Statt dem Versagen seiner Bundesbehörde abzuhelfen, fällt Bundesminister Seehofer mit immer neuen Forderungen in der Flüchtlingspolitik auf. Das BAMF und das ihm übergeordnete Innenressort leiden unter einer jahrelangen inkompenten Führung durch Multi-Versagens-Minister Thomas de Maizère (CDU), Hans-Peter Friedrich (CSU), noch einmal de Maizère und nun Seehofer. Eine „rechtsstaatlich einwandfreie“ Arbeit des BAMF scheint unter Ministern der Union nicht durchführbar zu sein, stattdessen wird das BAMF für eine Politik missbraucht, die Stärke und Entschlossenheit bei der Bekämpfung von Zuwanderung zeigen will.

Kirchenasyl als Chimäre

Dass es den Unions-Innenministern nicht erst seit gestern darum geht, lässt sich am zweiten Beispiel beobachten: Nachdem unter Thomas de Maizère von Kirchen und BAMF ein geordnetes Verfahren zur Bearbeitung von Kirchenasylfällen verabredet wurde (s. #LaTdH vom 26. August), befleißigten sich Seehofer und seine „Law-and-Order“-Kollegen aus den Bundesländern dieser Tage, Kirchenasyle für Kirchengemeinden und die unter ihrem Schutz stehenden Geflüchteten nahezu zu verunmöglichen.
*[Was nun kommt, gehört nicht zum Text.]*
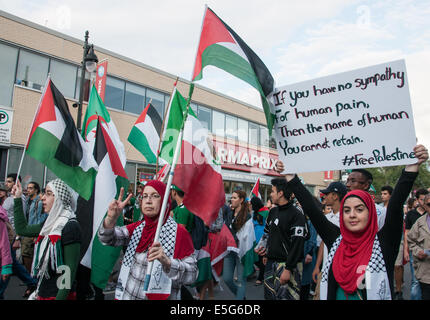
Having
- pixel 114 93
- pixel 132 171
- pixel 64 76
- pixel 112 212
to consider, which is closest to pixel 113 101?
pixel 114 93

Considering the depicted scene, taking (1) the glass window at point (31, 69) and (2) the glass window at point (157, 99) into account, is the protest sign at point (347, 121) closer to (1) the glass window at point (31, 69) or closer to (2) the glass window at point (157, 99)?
(1) the glass window at point (31, 69)

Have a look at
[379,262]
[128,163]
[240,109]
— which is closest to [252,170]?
[240,109]

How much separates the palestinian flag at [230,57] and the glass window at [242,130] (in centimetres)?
2247

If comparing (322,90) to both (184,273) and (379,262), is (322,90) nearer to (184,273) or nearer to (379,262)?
(379,262)

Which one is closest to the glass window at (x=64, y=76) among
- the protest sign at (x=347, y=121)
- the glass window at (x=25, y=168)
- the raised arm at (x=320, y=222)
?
the glass window at (x=25, y=168)

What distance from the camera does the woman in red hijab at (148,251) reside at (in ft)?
9.03

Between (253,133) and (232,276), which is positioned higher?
(253,133)

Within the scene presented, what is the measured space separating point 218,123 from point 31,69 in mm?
12594

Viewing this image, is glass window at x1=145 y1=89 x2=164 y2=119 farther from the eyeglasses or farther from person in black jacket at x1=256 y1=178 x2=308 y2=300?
the eyeglasses

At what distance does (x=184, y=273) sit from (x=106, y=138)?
2.35 meters

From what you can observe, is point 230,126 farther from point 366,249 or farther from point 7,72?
point 366,249

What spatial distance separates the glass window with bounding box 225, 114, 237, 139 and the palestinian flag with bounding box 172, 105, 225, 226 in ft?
68.9

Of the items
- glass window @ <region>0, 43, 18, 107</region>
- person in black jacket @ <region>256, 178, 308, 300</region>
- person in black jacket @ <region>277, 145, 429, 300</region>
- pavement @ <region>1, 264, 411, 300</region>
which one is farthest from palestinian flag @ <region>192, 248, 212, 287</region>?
glass window @ <region>0, 43, 18, 107</region>

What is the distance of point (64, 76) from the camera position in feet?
52.3
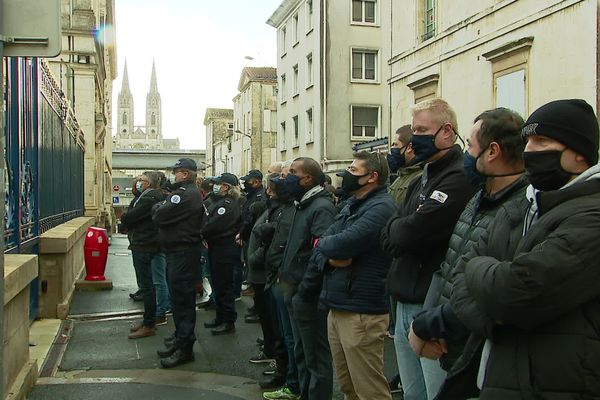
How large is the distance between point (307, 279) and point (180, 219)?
8.72 ft

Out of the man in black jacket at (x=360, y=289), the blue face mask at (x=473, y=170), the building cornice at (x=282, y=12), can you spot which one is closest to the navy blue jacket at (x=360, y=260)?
the man in black jacket at (x=360, y=289)

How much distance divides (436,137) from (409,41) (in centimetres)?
1548

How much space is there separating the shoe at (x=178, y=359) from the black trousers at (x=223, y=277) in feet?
4.86

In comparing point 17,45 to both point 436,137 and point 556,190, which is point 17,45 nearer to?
point 436,137

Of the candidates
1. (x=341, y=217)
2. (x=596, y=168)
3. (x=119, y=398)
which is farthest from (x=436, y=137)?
(x=119, y=398)

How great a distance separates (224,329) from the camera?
8477mm

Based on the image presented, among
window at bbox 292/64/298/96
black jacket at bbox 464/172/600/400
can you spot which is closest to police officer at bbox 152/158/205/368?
black jacket at bbox 464/172/600/400

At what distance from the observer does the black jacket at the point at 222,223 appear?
8.70m

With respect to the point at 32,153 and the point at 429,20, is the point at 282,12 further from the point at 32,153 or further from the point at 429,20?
the point at 32,153

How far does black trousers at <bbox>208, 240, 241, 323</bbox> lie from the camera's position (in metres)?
8.59

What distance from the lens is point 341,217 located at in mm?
4793

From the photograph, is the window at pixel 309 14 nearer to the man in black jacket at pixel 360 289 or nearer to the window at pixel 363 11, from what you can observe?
the window at pixel 363 11

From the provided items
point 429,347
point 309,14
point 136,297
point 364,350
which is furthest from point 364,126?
point 429,347

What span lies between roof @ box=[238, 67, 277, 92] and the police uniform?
43.8 m
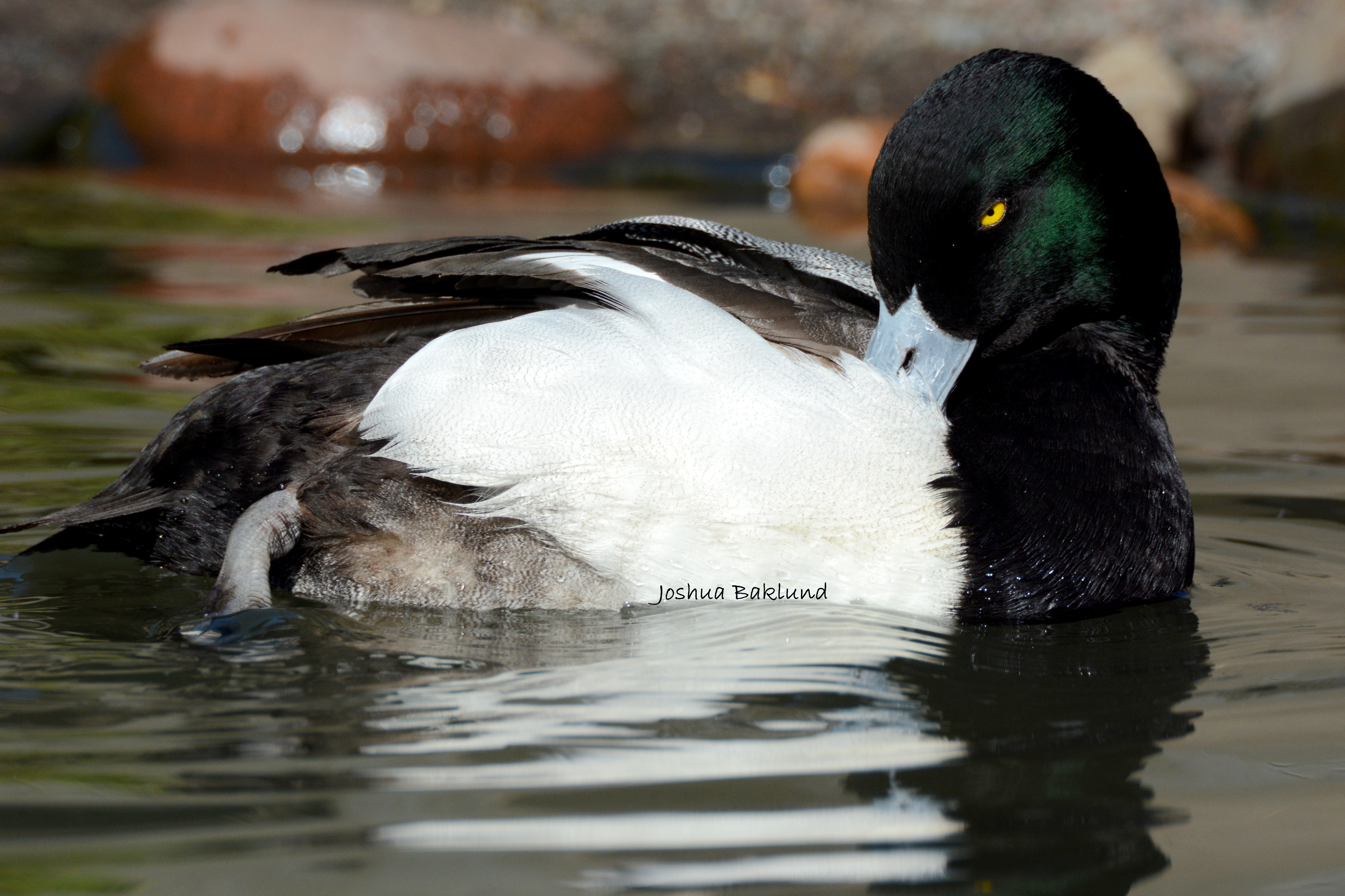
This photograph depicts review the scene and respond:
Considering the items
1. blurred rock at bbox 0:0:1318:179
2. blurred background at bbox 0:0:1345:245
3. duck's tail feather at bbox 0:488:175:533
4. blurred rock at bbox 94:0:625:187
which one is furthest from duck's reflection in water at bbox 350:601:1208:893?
blurred rock at bbox 0:0:1318:179

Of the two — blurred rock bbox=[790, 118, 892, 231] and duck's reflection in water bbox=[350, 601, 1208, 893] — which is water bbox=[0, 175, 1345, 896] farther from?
blurred rock bbox=[790, 118, 892, 231]

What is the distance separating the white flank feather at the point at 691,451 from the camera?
256 cm

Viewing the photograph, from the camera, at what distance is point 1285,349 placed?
5473 mm

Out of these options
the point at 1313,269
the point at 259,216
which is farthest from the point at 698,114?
the point at 1313,269

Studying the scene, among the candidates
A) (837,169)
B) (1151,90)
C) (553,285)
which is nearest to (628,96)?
(837,169)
Unter dem Vorwand, es gäbe massenhaften Missbrauch des verabredeten Verfahrens, nimmt sich das BAMF auf Weisung der Innenminister nun bis zu 18 Monate Zeit, die Fälle zu bearbeiten. Im Extremfall sollen Menschen also anderthalb Jahre im Kirchenasyl ausharren, bis die erneute Prüfung ihrer Fälle abgeschlossen ist.
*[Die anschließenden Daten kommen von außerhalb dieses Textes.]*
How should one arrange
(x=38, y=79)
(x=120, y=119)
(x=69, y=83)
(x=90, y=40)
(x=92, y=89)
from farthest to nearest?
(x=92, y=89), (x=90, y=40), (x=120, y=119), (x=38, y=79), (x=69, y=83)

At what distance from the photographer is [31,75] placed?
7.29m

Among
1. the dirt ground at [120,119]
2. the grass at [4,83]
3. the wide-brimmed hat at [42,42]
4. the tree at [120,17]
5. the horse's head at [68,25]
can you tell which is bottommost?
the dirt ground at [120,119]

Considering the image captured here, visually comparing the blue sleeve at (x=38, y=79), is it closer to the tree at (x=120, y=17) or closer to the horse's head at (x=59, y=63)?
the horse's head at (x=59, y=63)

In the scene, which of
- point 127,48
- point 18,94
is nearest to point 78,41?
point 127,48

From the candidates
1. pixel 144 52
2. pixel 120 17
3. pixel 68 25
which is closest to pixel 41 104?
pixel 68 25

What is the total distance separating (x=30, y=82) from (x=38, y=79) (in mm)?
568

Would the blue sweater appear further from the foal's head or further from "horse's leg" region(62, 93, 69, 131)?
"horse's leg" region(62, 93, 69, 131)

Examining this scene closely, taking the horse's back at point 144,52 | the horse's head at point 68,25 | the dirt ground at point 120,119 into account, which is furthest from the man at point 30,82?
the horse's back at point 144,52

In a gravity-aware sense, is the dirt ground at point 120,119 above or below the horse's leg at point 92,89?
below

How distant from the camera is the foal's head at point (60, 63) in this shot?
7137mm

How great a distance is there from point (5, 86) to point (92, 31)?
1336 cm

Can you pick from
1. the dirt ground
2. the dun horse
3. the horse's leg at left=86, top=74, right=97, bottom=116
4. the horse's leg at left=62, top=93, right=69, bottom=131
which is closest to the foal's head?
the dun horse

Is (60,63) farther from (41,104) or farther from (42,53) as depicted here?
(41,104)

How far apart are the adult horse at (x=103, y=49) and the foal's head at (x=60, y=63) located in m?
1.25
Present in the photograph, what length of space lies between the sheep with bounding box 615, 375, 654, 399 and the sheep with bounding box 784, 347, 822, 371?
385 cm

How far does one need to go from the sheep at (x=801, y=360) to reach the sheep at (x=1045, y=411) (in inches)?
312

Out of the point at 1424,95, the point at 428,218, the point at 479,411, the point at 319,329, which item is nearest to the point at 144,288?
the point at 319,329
Denn darum geht es beim Kirchenasyl: Es gibt dem Staat die Möglichkeit, seine einmal getroffene Entscheidung noch einmal zu überprüfen, während die Geflüchteten zumindest in Sicherheit sind. Dabei wird das Kirchenasyl nicht außerhalb des Rechtsstaats durchgeführt, natürlich könnten auch aus Kirchen und Gemeindehäusern heraus Geflüchtete abgeschoben werden.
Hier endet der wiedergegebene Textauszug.